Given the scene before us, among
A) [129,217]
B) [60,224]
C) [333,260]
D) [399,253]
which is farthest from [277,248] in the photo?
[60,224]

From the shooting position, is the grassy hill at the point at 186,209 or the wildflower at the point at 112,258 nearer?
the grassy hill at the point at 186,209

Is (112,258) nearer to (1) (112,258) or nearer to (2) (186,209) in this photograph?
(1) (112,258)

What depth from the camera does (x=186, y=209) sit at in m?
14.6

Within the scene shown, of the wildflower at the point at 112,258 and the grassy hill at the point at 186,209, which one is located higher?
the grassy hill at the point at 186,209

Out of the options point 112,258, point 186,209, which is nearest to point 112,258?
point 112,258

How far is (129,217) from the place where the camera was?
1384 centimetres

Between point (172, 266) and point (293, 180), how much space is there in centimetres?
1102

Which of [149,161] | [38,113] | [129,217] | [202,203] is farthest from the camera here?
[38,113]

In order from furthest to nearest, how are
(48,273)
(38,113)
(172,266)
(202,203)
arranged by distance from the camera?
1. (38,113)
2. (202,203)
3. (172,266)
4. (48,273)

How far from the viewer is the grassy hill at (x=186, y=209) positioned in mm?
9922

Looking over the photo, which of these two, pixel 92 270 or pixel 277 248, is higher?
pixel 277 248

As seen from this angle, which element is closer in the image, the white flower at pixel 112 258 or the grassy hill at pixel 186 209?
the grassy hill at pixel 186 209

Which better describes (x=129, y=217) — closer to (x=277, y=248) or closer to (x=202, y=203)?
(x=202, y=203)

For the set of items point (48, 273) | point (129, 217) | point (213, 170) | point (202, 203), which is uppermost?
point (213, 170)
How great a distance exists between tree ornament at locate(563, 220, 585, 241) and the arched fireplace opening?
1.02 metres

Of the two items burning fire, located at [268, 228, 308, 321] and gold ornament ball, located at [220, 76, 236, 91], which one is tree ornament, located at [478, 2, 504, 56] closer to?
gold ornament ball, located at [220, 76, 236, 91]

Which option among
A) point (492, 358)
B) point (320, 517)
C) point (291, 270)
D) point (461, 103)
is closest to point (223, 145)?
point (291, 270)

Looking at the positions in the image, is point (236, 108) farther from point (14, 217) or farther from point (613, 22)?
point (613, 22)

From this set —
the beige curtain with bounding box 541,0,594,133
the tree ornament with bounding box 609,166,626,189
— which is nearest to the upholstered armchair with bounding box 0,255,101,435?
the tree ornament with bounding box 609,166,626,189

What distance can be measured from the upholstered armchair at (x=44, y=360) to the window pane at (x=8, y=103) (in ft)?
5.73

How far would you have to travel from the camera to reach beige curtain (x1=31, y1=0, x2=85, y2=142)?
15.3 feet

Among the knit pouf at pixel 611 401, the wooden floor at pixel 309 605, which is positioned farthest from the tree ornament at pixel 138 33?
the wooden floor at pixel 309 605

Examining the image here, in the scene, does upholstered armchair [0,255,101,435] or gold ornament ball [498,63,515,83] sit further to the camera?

════════════════

## Instructions for the task
Return each line of the items above that contains the word "located".

## Task answer
Within the scene shown, of the wildflower at the point at 112,258 and the grassy hill at the point at 186,209, which one is located higher?
Of the two items burning fire, located at [268, 228, 308, 321] and gold ornament ball, located at [220, 76, 236, 91], which one is tree ornament, located at [478, 2, 504, 56] closer to?
gold ornament ball, located at [220, 76, 236, 91]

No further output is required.